Maybe try a squirt of switch cleaner and see if it works wet, although that won't be a permanent solution. Do make sure and wipe the connector face before plugging in to avoid any embarrassing short circuits.

Darren69
02-10-2020, 04:44 PM
It looks like you have found what is your problem and it kinda makes sense to me now as Rob said the ECU switches the headlamp on and off so my guess would be those wires go back to it. So the handlebar switch won't do anything unless the ECU driver has been switched live.

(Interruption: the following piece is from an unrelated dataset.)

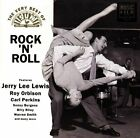 Sun Records-The very Best of Rock 'n' Roll Jerry Lee Lewis, Sonny Burgess.. [CD]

I think those AMP plugs will come apart and you can get the pins out but don't ask me how, you will probably need a special pry tool to release the clip that holds each pin in the housing.

slob
02-10-2020, 05:13 PM
https://www.ebay.co.uk/itm/36PCS-Car-Terminal-Removal-Tool-Wire-Plug-Connector-Extractor-Puller-Release-Pin-/353102380965

Darren69
02-10-2020, 05:20 PM
Thanks Rob, I might invest in one. Do you know for certain that the Ampseal and other Ducati connectors are included?

Luddite
02-10-2020, 05:24 PM
I think it's the dash that controls the headlight, (and the indicators), rather than the actual ECU and the wire that disappears under the air box probably goes to the headlight relay, (situated next to the ECU).

You say you have power at the switch and continuity to the 8-pin connector. Did you also check for power at the 8-pin connector? Continuity between switch and connector will tell you that the wiring is ok but, if the contacts in the switch aren't working, then you won't get power at the connector.

If the connector is powered then the problem must be either, as Mr G says, in the connector itself, or in the wiring from the connector to the headlamp itself.

If there's no power at the 8-pin connector, then the switch is the likely culprit.

Luddite
02-10-2020, 05:31 PM
Thanks Rob, I might invest in one. Do you know for certain that the Ampseal and other Ducati connectors are included?

I think Tony's used these tools in his build so you could ask him if the appropriate ones appear in the eBay listing.

Now for the part I actually enjoy doing… the wiring! I am building this loom completely from scratch, save for things like the handlebar switches, although I am replacing the outer sheathing as it was tatty. I know this is something a lot of people struggle with but over the years I have developed a system… I start with a design in my head and I put it down in rough on my Ipad, using an Ipencil which I find brilliant. then I transfer it to visio, which I print out and add the colour of wires on as I go along. I don’t try to it all on one diagram like in workshop manuals, but keep separate pages for different circuits like lights, indicators, ignition… I also create tables of key components where they have pin outs.

All this is put into the build folder which I always pass on when I sell the bikes.

I have a nice crimp tool which is normally sufficient, but if I am in any doubt I put a dab of solder on the joint. I also don’t use pre insulate connectors, instead I put 20mm of heat shrink on which makes a nice joint, and the heat shrink also supports the joint. If you use the glue lined heat shrink, it also makes the joint waterproof. this is of course if I am not using super seal connectors which are not only excellent, but also cheap! and finally, I use the most useful little kit, which has tools for removing all types of pins from connectors!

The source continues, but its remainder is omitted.